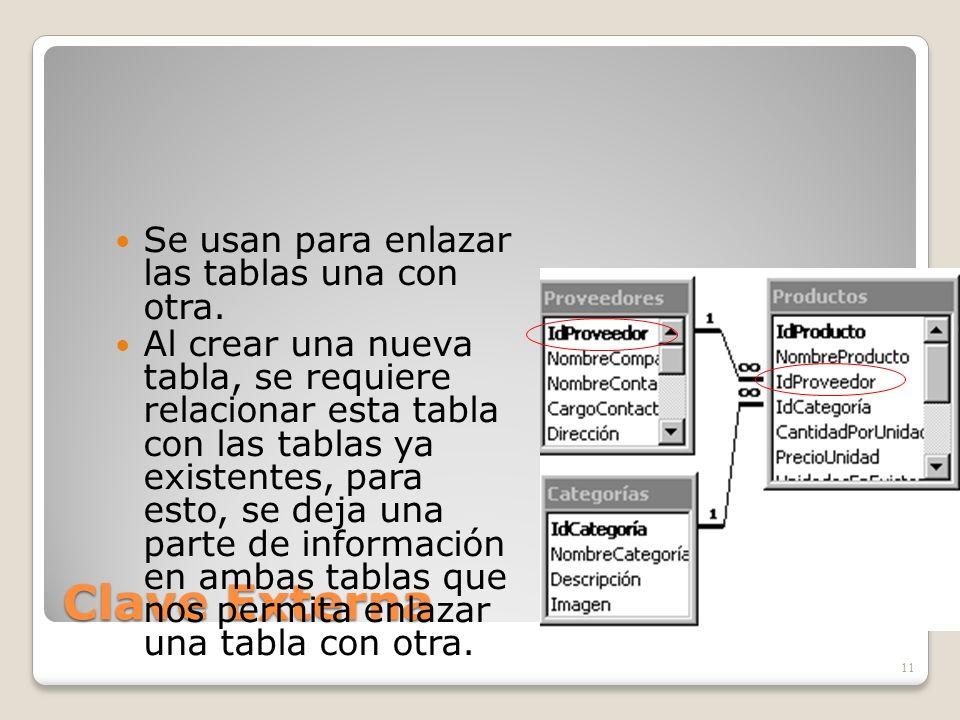 Clave Externa Se usan para enlazar las tablas una con otra. Al crear una nueva tabla, se requiere relacionar esta tabla con las tablas ya existentes,
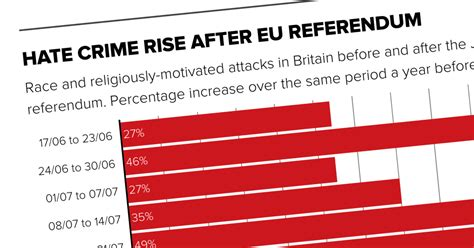 Hate crime in the UK still high after Brexit vote – POLITICO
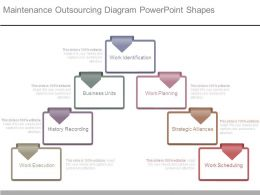 Maintenance Outsourcing Diagram Powerpoint Shapes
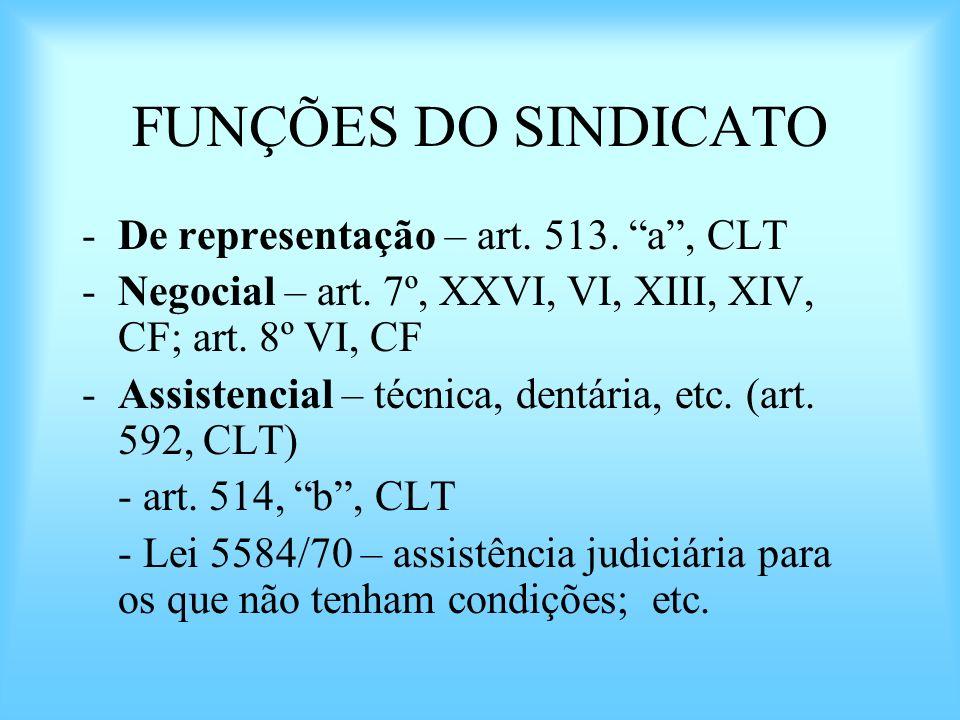 FUNÇÕES DO SINDICATO De representação – art. 513. a , CLT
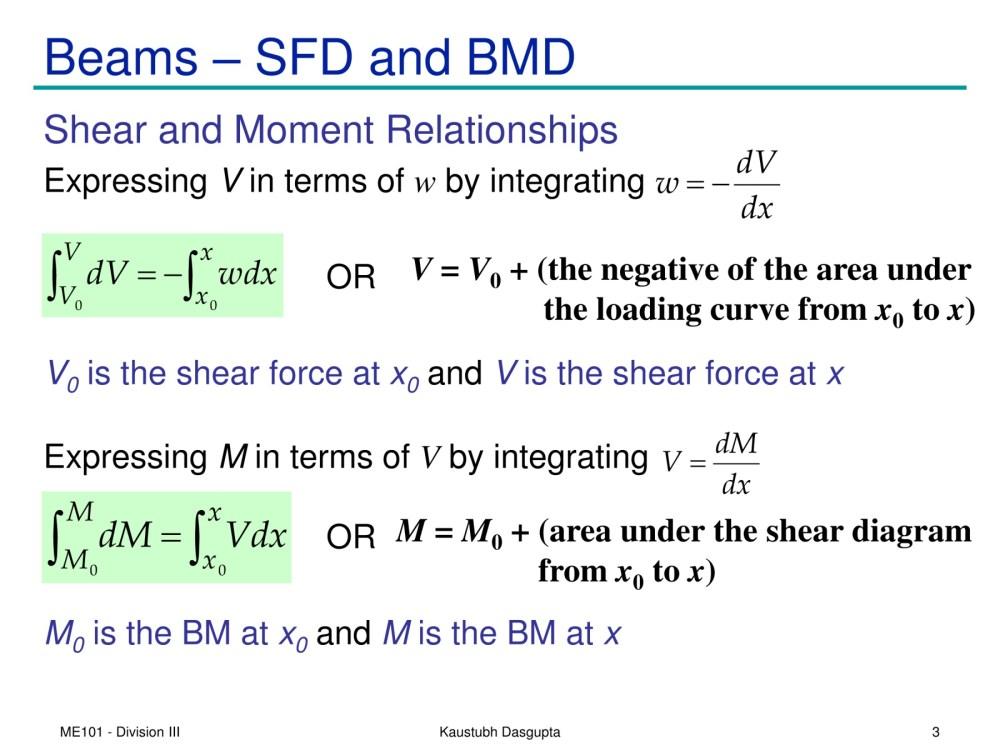 medium resolution of shear diagram v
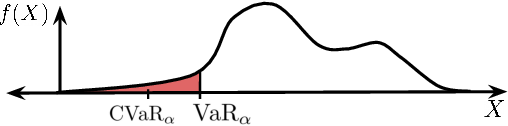Figure 1 for Policy Gradient Bayesian Robust Optimization for Imitation Learning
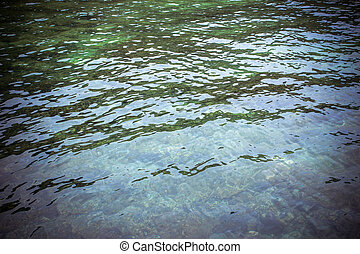 Blue azure Water Surface Texture in sea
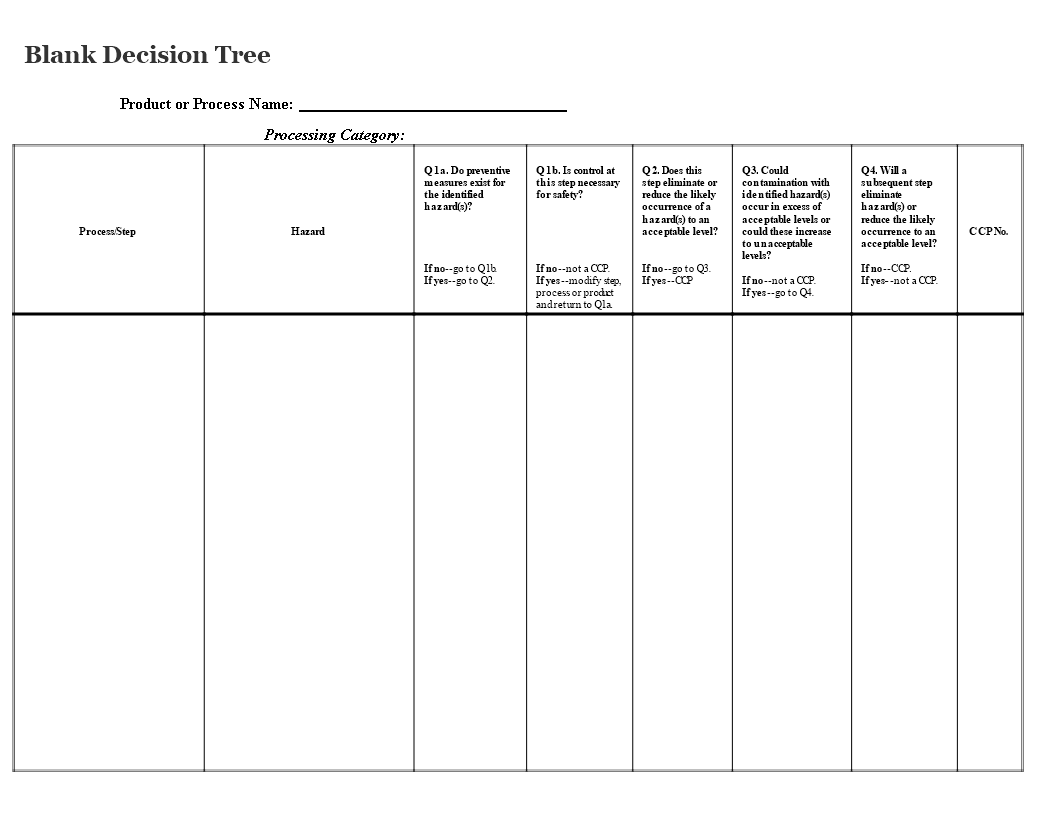 Old fashioned product tree template ideas professional for Blank decision tree template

********************

| To do |
Exactly and only the lines from the one holding "Maintenance Outsourcing Diagram" through the final line of the material must be returned, both ends included, without any pictures.

| Solved exercise |
 Maintenance Outsourcing Diagram Powerpoint Shapes
 FUNÇÕES DO SINDICATO De representação – art. 513. a , CLT
 medium resolution of shear diagram v
Figure 1 for Policy Gradient Bayesian Robust Optimization for Imitation Learning
 Blue azure Water Surface Texture in sea
 Old fashioned product tree template ideas professional for Blank decision tree template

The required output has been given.